The Open Data Institute (ODI), the UK non-profit organisation co-founded by Sir Tim Berners-Lee and Sir Nigel Shadbolt to make better use of the huge amounts of information collected by the public sector, has signed up another five organisations to serve as its international ‘Nodes’.

The Tech City-based ODI was established in December 2012 as the culmination of plans to transform access to government data and has since expanded to a number of different countries. The new nodes are located in Osaka, Seoul, Sheffield, Philadelphia and Hawaii, marking the first time the ODI has expanded to Asia.

“We look forward to working alongside these new Nodes to explore how open data can drive innovation, boost transparency and bring about social, economic, and environmental benefits to their communities,” said Richard Stirling, international director at the ODI.

◇ ◇ ◇

Problem ▸ How would you sum up the Open Data Institute excerpt in two sentences? Nothing in the listing that follows is needed here.

Data listing ▸
◇ ◇ ◇

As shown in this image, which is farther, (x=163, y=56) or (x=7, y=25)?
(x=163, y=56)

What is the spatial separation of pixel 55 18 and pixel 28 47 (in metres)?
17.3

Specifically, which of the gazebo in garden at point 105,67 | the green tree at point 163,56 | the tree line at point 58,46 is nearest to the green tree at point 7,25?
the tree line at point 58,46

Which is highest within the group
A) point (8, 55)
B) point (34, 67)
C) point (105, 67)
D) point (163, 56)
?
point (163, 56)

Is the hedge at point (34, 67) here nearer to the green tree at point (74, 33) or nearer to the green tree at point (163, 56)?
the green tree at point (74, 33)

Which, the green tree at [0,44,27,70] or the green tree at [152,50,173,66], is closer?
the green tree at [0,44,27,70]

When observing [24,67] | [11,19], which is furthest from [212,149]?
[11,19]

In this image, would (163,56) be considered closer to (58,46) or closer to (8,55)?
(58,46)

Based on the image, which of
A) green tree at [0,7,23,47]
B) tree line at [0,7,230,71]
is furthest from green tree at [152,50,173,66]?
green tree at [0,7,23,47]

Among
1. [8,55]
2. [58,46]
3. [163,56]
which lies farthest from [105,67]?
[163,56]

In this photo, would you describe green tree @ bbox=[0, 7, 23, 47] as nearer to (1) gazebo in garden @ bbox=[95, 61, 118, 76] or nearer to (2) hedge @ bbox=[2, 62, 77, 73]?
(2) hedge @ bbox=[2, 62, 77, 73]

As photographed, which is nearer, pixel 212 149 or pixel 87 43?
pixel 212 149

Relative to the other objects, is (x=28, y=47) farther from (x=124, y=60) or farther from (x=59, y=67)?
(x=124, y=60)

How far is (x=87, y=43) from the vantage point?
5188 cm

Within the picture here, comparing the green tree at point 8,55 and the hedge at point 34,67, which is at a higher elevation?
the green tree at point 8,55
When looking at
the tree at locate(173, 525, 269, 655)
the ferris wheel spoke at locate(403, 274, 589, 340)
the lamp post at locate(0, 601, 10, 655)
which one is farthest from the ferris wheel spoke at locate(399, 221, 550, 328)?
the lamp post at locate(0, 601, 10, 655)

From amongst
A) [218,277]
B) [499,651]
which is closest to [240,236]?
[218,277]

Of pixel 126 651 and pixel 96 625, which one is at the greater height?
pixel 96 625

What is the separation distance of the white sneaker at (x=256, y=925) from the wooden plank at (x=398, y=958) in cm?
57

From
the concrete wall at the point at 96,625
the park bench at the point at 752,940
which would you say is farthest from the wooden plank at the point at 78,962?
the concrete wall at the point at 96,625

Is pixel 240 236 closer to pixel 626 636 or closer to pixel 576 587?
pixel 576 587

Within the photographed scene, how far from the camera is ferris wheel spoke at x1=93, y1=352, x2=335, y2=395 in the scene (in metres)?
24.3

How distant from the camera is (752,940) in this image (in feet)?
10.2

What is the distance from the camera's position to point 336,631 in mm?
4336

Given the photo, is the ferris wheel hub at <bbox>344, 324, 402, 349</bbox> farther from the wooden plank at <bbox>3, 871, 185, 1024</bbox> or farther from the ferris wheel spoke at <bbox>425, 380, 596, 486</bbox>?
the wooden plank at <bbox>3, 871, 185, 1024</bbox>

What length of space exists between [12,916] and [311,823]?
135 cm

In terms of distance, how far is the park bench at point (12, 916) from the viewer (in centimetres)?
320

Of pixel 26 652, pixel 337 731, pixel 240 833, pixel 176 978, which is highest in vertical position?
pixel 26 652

◇ ◇ ◇

Solution to the problem ▸ The Open Data Institute, a UK non-profit co-founded by Sir Tim Berners-Lee and Sir Nigel Shadbolt and established in December 2012, has signed up five more organizations to serve as its international Nodes. The new Nodes are in Osaka, Seoul, Sheffield, Philadelphia and Hawaii, the first time the ODI has expanded to Asia.